§ Passage provided:
[START]
Three Pittsburgh Steelers Day 3 picks just round out a very good draft class for the black-and-gold.

Maryland v Minnesota Photo by G Fiume/Maryland Terrapins/Getty Images

The draft means different things to different franchises. For some, it’s the opportunity to land an essential franchise quarterback. For others, it’s a chance to fill a glaring need. Some draft for speed or for smarts, others to fit a particular scheme. Many simply take the best player available. A few appear to throw darts at a figurative dartboard and choose whomever they hit.

This year, with no obvious immediate needs but several positions at which they could use depth or a player to fill a role, the Steelers entered the draft with a wide-open pool of candidates. This gave them the luxury of eating off of the entire menu, so to speak, with only quarterback and tight end as position groups that seemed off the table. It made life difficult for pundits and mock-drafters trying to predict whom they might select. But it allowed the Steelers to search for players with specific strengths without having to worry if they could start right away.

After sitting out day one of the draft (Minkah! Did you know we got Minkah!), the Steelers attacked day two with a mantra lifted from the classic Talking Heads song “Once In A Lifetime.” By drafting a wide receiver and a linebacker, their philosophy remained the same as it ever was. The selections of Notre Dame’s Chase Claypool and Charlotte’s Alex Highsmith made it six out of the past eight drafts where they went WR/LB with two of their first three picks. Death, taxes and the Steelers drafting a wide receiver and a linebacker in the first few rounds - these are life’s inevitabilities.

Reaction throughout Steeler Nation seemed mixed towards the Claypool and Highsmith selections. Neither fortifies an immediate area of weakness and many debated whether they were the best players available at their respective positions. Claypool is interesting for his size and speed and will give Ben Roethlisberger another big target in the passing game while adding physicality as a run blocker. Highsmith is most likely a special teams contributor in 2020 while being groomed as the possible successor to Bud Dupree should Dupree leave after playing out his franchise tag. Beyond the Steelers love of drafting receivers and linebackers early, the question many asked is why they opted for those players in those particular draft slots.
[END]
§ Data extract:
[START]
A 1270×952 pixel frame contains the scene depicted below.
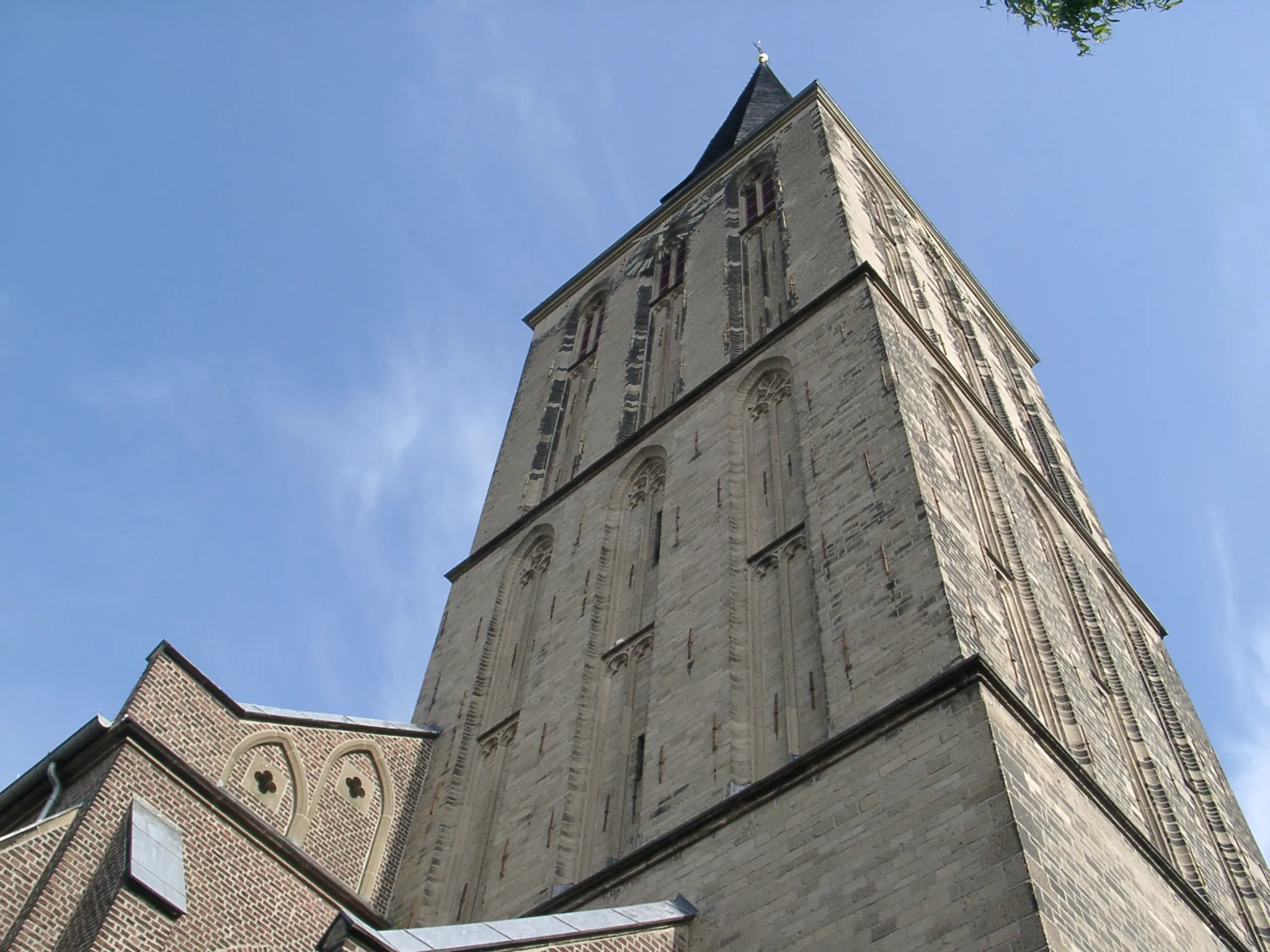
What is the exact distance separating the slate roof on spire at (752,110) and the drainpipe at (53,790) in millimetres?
22155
[END]
Carry the article on the Steelers' draft forward from its final sentence.

§ Result of the exercise:
Day three of the draft, where rounds 4-7 are conducted, brought a different atmosphere and level of expectation. Whereas teams are compelled to produce starters in rounds 1-3, rounds 4-7 is where, ideally, depth pieces and role players are added. Those who were not overwhelmed by the Steelers’ first two selections should take comfort in what the team was able to do with their next three. Their picks in round four, running back Anthony McFarland and guard Kevin Dotson, and round six, safety Antoine Brooks, are the types of picks that round out a roster like Pittsburgh’s. None are complete players but all bring necessary skill sets. Each player fills a specific role or provides a trait that was lacking. All have a great chance to both make the squad and contribute, if not in 2020 then in seasons to come. This trio of smart selections solidified an effective draft for the Steelers.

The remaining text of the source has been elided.